TEKS:
※ ※ ※

Dalam kondisi menegakkan kehidupan di Madinah, dan ketika menjalankan ibadah shaum Ramadhan, turunlah kewajiban jihad. Perang Badar, yang dikenang sebagai peristiwa jihad yang paling monumental dalam sejarah Islam, justru ditakdirkan Allah SWT untuk terjadi pada bulan Ramadhan.
Fakta sejarah ini senantiasa mengundang decak kekaguman. Betapa luar
biasa hebatnya generasi sahabat Rasulullah saw. Mereka sudah diuji
keikhlasannya dengan perintah hijrah, hidup susah di Madinah dengan segala proses adaptasinya, kemudian saat tengah melaksanakan shaum,
mereka diuji lagi dengan Perang Badar yang begitu dahsyat. Dalam
peperangan melawan musuh yang jumlahnya tiga kali lipat itu, di
pertengahan bulan Ramadhan, kaum Muslimin mampu keluar sebagai pemenang.
Kesalahpahaman
Sementara kekaguman kepada Nabi saw dan para sahabatnya dalam Perang
Badar ini wajar belaka, dan tanpa melupakan besarnya pertolongan Allah
SWT (yaitu dengan menerjunkan pasukan malaikat untuk melawan musuh),
kita perlu mencermati secara teliti sebab-sebab kemenangan kaum Muslimin
yang begitu gemilang dalam perang ini. Bisa jadi, kekaguman kita lahir
bersama tendensi yang keliru; kita mengagumi kemenangan di Perang Badar
karena anggapan bahwa tubuh menjadi lemah dan kinerja berkurang lantaran
shaum. Jika demikian, maka kemenangan di Perang Badar
sepenuhnya keajaiban semata. Padahal, meski dengan adanya faktor
pertolongan Allah sekalipun, niscaya ada sebab-sebab yang
melatarbelakangi turunnya pertolongan tersebut. Bukankah Allah takkan
mengubah nasib suatu kaum sebelum kaum itu berusaha mengubah nasibnya
sendiri?

※ ※ ※

(Serangkaian daftar)

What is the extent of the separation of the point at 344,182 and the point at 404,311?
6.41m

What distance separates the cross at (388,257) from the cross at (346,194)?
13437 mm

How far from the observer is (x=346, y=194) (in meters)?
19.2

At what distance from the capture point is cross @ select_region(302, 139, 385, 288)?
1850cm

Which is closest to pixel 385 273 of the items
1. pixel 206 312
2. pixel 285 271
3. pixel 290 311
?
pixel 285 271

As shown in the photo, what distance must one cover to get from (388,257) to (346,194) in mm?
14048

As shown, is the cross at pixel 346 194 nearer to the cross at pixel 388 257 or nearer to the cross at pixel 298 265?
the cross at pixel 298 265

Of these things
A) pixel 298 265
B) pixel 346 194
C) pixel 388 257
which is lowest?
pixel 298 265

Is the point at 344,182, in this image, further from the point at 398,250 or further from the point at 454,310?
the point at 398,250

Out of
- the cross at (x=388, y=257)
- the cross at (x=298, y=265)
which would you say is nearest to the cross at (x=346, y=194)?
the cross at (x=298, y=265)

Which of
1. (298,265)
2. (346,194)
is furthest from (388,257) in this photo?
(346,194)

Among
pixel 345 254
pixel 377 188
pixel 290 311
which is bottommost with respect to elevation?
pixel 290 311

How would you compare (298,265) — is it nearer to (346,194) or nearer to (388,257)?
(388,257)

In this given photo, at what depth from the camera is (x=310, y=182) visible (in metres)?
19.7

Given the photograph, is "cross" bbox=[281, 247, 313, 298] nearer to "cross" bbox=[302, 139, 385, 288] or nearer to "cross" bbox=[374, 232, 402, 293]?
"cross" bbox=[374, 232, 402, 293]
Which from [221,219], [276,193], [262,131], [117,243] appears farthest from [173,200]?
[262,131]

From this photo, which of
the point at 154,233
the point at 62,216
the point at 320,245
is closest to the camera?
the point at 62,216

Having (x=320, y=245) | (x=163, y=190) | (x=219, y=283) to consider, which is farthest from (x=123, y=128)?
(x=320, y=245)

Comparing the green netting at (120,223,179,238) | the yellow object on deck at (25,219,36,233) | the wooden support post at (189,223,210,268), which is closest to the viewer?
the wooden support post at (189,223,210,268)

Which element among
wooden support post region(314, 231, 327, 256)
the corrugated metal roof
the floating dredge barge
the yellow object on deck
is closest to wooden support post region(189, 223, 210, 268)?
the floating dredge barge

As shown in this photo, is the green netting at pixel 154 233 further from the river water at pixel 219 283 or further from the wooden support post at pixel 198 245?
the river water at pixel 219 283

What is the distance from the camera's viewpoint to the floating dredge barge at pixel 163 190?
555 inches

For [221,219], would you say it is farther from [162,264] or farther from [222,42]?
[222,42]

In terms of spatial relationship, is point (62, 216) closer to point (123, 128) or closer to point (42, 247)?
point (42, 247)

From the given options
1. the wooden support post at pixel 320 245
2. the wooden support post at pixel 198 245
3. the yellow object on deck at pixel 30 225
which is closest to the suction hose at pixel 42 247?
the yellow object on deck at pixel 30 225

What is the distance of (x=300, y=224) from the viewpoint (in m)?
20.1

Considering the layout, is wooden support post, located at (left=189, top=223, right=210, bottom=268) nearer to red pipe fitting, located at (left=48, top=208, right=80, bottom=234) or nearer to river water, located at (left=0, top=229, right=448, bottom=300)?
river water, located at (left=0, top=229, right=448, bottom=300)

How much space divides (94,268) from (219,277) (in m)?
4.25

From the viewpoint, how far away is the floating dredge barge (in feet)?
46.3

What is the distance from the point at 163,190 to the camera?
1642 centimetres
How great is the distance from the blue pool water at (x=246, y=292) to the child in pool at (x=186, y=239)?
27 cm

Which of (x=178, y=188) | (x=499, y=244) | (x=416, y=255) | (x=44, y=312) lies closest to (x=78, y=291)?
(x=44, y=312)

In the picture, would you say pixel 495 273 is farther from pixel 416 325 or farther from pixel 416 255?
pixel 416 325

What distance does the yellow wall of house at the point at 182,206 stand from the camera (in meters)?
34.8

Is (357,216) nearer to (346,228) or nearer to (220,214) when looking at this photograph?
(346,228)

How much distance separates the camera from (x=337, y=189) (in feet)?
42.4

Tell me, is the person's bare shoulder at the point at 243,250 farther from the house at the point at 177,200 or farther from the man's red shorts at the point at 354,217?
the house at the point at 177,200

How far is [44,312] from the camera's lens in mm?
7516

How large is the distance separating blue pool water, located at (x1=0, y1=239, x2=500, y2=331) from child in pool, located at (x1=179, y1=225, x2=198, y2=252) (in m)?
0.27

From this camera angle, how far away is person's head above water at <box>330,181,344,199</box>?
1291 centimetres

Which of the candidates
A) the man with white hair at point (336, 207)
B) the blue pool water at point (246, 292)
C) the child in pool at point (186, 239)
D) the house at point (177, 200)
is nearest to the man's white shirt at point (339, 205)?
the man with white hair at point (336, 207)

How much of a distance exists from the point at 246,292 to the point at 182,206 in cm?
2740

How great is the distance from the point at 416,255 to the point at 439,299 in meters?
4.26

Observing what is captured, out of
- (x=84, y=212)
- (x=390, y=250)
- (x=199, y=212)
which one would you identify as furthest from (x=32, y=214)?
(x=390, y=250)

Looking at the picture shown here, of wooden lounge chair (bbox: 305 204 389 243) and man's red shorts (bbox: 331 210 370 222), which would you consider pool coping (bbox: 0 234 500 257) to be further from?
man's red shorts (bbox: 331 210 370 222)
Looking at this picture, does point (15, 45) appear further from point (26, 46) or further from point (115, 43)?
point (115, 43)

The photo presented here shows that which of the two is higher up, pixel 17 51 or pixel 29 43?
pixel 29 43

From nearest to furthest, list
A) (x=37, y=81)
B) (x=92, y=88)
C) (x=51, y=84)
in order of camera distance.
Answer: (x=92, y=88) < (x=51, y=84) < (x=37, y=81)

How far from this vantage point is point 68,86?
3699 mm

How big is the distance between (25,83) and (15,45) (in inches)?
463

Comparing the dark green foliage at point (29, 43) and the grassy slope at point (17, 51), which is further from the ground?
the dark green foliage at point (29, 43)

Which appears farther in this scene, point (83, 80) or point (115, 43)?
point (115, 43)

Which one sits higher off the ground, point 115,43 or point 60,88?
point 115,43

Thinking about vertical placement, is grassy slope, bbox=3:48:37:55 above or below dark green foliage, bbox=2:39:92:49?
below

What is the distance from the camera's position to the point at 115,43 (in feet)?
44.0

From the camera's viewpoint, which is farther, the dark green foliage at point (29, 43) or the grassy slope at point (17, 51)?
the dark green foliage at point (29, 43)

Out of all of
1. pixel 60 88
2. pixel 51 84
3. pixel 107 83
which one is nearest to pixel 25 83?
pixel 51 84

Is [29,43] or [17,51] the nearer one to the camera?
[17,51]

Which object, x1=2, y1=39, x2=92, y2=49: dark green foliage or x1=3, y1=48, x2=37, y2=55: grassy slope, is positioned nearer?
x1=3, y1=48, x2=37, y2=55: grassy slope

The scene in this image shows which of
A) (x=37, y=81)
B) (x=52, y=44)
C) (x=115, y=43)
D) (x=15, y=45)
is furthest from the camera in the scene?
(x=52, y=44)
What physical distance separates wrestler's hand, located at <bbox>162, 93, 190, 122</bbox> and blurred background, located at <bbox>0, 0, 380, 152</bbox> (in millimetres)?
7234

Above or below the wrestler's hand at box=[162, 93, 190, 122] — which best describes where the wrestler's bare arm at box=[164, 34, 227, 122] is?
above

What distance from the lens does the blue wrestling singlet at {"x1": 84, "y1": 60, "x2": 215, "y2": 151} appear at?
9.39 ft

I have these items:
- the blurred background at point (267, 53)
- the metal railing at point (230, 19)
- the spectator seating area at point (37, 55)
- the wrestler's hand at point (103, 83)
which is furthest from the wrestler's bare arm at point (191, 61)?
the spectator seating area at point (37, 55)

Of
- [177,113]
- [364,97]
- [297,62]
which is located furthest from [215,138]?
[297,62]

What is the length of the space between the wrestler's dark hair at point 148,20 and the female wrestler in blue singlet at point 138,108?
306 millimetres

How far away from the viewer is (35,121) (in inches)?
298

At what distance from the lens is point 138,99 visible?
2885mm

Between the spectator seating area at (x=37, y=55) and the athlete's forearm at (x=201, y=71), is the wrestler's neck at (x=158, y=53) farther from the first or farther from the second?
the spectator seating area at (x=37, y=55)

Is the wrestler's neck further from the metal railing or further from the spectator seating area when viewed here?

※ ※ ※

PERINTAH A:
Sebutkan semua ujian yang dihadapi generasi sahabat Rasulullah saw. menurut teks tentang Perang Badar.
PERINTAH B:
Terjemahkan kalimat "Fakta sejarah ini senantiasa mengundang decak kekaguman." dari teks tentang Perang Badar ke dalam bahasa Inggris.
PERINTAH C:
Menurut teks tentang Perang Badar, berapa kali lipat jumlah musuh yang dihadapi kaum Muslimin dalam perang itu?

JAWABAN BENAR A:
- Perintah hijrah
- Hidup susah di Madinah dengan segala proses adaptasinya
- Perang Badar yang begitu dahsyat, saat mereka tengah melaksanakan shaum

JAWABAN BENAR B:
This historical fact always evokes gasps of admiration.

JAWABAN BENAR C:
Tiga kali lipat.